The 2013 fiscal year is about to begin, the major listed companies to cross past year transcripts. "Coincidence",
The fourth quarter earnings, and annual report prior to the disclosure, the big companies are invariably choose --- layoffs.
This week, Nokia announced that the world once again lay off 300 people, and 820 jobs outsourced to India; Last week, Morgan Stanley announced the layoffs of 1,600 people; Last month, the United States announced the layoff of 11,000; little earlier, the Swiss bank layoffs 10,000 people ...... "
Not chipping away, but a massacre ", the UBS employees retrenched go on Twitter so complain.
Large-scale layoffs, and how to balance the risk of Business Conduct and Ethics? Micro and macroeconomic impact?
The reporter interviewed relevant experts.
The cost down profits rose layoffs earnings looks beautiful
Yesterday, the Confederation of British Industry and PricewaterhouseCoopers survey pointed out that the quarter or have been laid off 25,000 people in the UK financial industry, together with
The season expected 1.8 million people, including the dismissal of six months may cut 43,000 hands.
Not only in the United Kingdom, the European and American financial industry is also suffering from the impact of layoffs. Bloomberg data shows that since last year, global
The financial sector has more than 11.5 million people have been cut, the regulatory authorities to tighten control on the industry, forcing companies to the end of the non-core business or staff reductions, in order to save costs, and meet the increasingly difficult operating environment.
The effect was immediate layoffs. Flowering new head of Michael Korba In announcing the cut, including private banking chief investment
Owned official, including the 1.1 million people after Citigroup stock price rose more than 6%, investors move to layoffs popularity is evident.

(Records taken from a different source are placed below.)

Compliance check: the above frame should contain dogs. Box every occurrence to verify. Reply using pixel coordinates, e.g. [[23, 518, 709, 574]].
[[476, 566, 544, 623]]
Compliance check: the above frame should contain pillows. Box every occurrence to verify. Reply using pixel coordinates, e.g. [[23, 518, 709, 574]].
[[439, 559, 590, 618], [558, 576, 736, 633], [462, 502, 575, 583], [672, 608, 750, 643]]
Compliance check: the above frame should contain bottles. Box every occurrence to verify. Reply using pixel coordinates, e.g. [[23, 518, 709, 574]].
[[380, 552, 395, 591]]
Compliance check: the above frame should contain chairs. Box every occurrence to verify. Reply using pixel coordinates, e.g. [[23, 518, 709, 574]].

Last week, the United States released the first earnings report after the management changed hands, come up with a satisfactory fourth quarter results: Excluding
Layoffs ready to adjustments made by the gold and the market value of its own debt, the bank earnings per share of $ 0.69, higher than the same period last year.
Financial institutions on Wall Street yesterday also announced quarterly earnings report, Goldman Sachs and JP Morgan's results exceeded analysts' expectations,
Overhead decline and other factors, the size of Goldman's profits increased by almost tripled, to $ 2.8 billion.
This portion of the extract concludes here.